Surprisingly, the first feeling was relief: I wasn't losing my mind. My judgement was sound. I felt briefly together with a clear understanding of what had happened and about what would—the moment between the pop of the detonator and the rumbling, controlled collapse of the building. In that infinite instant I was unfazed—not processing, somehow protected. I wasn't angry or upset—or anything, really.

I took the phone from my ear and looked at the screen blankly for a moment, then ended the call and stared for a little while longer at that small, black rectangular portal to my life back home. I'd come to the end of a chapter in a tragedy I didn't know I was reading. The portal was closing and with it the cold reality of the distance between where I was and where I'd come from started rising up in me.

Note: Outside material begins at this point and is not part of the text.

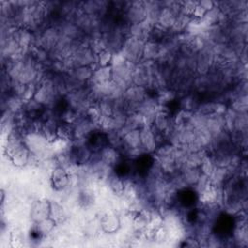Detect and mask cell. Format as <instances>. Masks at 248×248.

I stared wistfully through the palm trees at the moonlit ocean with a forlorn look on my face—unable to think of anything better to do. I tried that for a few minutes but I'm sure unlike Charlie & Ewan's experience nobody hurried out to respectfully capture the gravitas of the moment. I crept back into the room and snuck a cigarette out of Valerio's personal collection, thinking that might add some wistfulness to the scene. I hadn't smoked seriously in years but I thought it was a great time dust off that old weakness.

I fidgeted back and forth between the room's balcony and the palm-framed table and chairs in the courtyard. I may even have taken a pensive walk along the beach. I was up for hours thinking myself in knots while waiting on an imaginary platform for a metaphorical train that was on its way to run me over. As was probably typical of Senegalese trains it seemed to have been delayed. It was a long and disappointing night.

Eventually, I gave up waiting for the pain train. Nobody was around to express outrage, incredulity or sympathy so there wasn't much point in emitting the signals that might inspire them and I didn't have it in me to open the worm-can that was breaking the news to everyone at home.

I slumped back to the room and let myself be distracted by sleep—but not before dealing with the unfortunate outcome of the stimulative side-effect of all that nicotine. As quietly as I could, I unleashed upon the rickety toilet in the doorless bathroom beside the sweetly sleeping Italian couple.

I was mortified to find that there was no water in the cistern when I tried to expunge my impolite output. It seemed that the next morning would impose upon all three of us the pleasure of dealing with someone else's shit.